Extracted records
══════════════════════════════
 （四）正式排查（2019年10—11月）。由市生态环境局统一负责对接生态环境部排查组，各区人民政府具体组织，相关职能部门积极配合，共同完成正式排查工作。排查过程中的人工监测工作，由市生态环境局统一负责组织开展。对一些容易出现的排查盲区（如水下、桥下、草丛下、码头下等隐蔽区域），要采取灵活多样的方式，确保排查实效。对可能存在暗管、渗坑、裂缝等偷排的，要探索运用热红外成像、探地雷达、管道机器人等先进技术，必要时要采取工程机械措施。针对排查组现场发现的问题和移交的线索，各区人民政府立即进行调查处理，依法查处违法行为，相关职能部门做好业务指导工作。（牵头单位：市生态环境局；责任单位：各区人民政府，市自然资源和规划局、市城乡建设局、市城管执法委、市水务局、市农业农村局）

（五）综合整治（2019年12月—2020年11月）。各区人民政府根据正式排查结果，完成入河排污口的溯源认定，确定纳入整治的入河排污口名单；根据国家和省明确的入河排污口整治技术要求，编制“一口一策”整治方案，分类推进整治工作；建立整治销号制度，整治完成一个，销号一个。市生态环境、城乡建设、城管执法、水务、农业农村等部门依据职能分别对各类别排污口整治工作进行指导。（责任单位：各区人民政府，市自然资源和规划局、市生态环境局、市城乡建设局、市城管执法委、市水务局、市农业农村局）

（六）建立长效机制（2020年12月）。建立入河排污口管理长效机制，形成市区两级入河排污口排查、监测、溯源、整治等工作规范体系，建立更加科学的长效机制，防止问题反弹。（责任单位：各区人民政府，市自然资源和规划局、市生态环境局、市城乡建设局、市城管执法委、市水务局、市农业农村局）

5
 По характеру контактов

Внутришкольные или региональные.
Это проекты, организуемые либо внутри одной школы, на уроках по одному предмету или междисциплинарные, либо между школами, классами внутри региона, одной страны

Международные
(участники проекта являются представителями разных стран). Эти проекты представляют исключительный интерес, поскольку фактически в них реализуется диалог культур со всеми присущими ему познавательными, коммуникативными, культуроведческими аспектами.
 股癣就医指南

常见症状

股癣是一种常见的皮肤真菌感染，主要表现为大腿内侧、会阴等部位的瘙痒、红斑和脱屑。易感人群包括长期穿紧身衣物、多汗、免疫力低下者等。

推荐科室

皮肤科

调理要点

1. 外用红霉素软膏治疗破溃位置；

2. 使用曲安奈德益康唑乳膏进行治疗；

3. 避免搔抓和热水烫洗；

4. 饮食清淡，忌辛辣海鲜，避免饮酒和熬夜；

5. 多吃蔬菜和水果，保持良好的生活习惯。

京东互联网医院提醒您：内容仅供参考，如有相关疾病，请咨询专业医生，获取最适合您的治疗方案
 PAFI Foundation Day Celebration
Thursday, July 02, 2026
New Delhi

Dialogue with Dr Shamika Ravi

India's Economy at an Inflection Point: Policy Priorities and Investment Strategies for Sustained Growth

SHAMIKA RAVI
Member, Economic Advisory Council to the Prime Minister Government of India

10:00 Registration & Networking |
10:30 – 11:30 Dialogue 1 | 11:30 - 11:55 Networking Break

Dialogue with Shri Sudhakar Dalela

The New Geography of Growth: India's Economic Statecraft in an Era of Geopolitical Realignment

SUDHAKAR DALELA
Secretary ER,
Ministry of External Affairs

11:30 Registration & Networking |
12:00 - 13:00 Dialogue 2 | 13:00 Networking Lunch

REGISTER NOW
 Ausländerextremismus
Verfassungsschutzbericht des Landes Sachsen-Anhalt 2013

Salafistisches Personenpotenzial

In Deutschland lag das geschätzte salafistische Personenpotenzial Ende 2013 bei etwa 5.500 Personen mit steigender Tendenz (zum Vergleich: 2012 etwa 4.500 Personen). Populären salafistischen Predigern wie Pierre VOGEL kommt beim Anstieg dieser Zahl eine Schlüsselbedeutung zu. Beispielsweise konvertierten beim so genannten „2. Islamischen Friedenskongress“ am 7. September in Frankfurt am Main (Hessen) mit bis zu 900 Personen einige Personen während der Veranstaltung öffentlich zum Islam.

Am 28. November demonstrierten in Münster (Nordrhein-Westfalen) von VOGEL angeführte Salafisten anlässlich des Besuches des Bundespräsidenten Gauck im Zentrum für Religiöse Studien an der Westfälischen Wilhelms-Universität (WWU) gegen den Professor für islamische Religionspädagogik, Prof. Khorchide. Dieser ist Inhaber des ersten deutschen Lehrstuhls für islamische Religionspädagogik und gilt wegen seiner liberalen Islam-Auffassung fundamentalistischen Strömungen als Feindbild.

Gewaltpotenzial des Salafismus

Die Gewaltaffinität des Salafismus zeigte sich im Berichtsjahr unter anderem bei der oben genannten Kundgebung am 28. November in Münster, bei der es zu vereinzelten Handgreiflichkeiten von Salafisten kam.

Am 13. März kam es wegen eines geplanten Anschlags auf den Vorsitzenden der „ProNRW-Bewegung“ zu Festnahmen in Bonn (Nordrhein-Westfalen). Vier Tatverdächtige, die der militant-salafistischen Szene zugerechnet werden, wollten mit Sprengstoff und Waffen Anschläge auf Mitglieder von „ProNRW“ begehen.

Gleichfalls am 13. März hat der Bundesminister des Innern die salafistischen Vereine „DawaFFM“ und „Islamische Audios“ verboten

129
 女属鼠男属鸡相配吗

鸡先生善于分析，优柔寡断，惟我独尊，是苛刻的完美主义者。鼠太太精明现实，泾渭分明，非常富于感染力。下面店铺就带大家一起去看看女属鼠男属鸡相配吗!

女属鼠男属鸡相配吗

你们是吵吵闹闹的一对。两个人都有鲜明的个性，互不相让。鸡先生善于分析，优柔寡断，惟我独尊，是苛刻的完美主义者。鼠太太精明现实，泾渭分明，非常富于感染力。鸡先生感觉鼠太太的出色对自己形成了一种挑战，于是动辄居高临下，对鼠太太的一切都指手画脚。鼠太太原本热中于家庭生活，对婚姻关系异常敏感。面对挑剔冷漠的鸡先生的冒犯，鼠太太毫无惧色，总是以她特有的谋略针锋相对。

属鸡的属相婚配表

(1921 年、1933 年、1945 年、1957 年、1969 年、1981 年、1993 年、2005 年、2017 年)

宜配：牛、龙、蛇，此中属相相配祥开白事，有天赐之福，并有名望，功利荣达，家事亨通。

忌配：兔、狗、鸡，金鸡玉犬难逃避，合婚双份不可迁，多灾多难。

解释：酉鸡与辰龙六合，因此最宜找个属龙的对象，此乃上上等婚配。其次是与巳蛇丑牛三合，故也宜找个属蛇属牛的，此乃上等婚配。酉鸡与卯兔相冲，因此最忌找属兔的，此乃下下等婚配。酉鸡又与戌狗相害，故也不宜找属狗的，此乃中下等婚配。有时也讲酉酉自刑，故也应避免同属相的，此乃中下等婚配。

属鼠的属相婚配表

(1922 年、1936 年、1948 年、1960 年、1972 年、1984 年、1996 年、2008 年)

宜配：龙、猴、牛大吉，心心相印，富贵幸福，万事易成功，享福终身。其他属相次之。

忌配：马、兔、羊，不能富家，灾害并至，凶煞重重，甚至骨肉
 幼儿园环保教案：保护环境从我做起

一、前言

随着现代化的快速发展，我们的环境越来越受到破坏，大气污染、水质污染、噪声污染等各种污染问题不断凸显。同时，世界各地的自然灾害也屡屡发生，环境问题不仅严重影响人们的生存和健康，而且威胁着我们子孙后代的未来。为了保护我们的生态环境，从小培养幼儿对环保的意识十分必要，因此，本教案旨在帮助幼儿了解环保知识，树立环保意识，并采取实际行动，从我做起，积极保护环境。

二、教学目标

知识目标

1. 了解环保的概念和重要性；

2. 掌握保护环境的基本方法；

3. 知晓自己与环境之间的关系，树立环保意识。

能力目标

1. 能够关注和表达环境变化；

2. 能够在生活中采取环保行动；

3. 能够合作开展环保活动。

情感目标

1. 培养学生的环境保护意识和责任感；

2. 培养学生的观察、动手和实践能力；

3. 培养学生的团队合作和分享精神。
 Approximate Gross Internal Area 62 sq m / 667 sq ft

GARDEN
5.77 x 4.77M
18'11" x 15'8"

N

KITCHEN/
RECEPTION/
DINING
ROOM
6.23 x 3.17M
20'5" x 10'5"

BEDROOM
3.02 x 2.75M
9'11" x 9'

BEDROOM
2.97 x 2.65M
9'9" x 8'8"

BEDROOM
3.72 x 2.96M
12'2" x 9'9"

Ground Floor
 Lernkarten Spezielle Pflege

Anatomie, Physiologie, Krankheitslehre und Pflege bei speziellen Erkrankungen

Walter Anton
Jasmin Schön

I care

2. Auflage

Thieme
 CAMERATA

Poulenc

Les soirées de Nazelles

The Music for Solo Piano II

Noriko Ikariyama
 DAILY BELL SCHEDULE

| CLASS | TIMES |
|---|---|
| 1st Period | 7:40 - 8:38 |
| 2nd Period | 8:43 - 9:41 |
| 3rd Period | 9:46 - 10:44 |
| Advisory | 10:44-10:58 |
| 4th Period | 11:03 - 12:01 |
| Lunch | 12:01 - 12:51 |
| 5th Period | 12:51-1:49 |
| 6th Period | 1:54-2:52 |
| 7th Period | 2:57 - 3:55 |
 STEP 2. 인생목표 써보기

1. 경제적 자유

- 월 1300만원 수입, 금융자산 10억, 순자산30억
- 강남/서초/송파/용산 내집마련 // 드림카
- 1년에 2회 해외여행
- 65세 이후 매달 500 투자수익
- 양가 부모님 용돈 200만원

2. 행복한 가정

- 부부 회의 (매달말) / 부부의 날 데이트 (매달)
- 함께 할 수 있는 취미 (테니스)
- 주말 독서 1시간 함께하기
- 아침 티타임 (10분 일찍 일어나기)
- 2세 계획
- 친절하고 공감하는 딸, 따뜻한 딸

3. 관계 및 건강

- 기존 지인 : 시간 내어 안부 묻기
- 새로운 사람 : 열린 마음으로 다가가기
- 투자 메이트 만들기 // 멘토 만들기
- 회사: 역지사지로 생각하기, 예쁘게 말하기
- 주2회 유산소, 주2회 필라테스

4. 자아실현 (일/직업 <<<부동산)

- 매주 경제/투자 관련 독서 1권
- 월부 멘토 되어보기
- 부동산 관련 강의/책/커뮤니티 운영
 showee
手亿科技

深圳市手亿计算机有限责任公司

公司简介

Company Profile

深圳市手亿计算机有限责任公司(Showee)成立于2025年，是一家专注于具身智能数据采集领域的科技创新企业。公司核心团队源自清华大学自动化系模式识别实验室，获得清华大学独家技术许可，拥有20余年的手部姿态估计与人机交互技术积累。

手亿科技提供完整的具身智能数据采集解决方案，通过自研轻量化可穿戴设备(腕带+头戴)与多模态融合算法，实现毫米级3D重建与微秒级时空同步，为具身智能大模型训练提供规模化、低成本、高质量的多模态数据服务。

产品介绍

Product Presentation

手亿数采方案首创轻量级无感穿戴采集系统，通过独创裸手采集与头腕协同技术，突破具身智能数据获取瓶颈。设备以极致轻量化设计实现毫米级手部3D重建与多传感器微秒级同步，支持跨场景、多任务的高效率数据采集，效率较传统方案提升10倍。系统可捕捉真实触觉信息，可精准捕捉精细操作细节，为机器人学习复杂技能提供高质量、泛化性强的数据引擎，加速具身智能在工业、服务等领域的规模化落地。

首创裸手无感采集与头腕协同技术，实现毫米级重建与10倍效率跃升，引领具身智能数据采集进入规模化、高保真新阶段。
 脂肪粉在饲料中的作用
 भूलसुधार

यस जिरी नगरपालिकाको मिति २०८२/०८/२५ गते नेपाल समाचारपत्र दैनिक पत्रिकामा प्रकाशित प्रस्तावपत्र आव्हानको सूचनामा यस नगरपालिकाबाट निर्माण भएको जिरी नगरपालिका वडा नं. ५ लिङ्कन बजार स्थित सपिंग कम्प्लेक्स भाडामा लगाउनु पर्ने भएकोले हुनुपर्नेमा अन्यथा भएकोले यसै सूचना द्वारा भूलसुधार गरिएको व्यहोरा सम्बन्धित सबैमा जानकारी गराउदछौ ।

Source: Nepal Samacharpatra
══════════════════════════════
### [WORK TO COMPLETE]
Would you copy out exactly the lines above that start at the one containing "PAFI Foundation Day Celebration" and end at the one containing "In Deutschland lag", inclusive?

### [SOLUTION]
 PAFI Foundation Day Celebration
Thursday, July 02, 2026
New Delhi

Dialogue with Dr Shamika Ravi

India's Economy at an Inflection Point: Policy Priorities and Investment Strategies for Sustained Growth

SHAMIKA RAVI
Member, Economic Advisory Council to the Prime Minister Government of India

10:00 Registration & Networking |
10:30 – 11:30 Dialogue 1 | 11:30 - 11:55 Networking Break

Dialogue with Shri Sudhakar Dalela

The New Geography of Growth: India's Economic Statecraft in an Era of Geopolitical Realignment

SUDHAKAR DALELA
Secretary ER,
Ministry of External Affairs

11:30 Registration & Networking |
12:00 - 13:00 Dialogue 2 | 13:00 Networking Lunch

REGISTER NOW
 Ausländerextremismus
Verfassungsschutzbericht des Landes Sachsen-Anhalt 2013

Salafistisches Personenpotenzial

In Deutschland lag das geschätzte salafistische Personenpotenzial Ende 2013 bei etwa 5.500 Personen mit steigender Tendenz (zum Vergleich: 2012 etwa 4.500 Personen). Populären salafistischen Predigern wie Pierre VOGEL kommt beim Anstieg dieser Zahl eine Schlüsselbedeutung zu. Beispielsweise konvertierten beim so genannten „2. Islamischen Friedenskongress“ am 7. September in Frankfurt am Main (Hessen) mit bis zu 900 Personen einige Personen während der Veranstaltung öffentlich zum Islam.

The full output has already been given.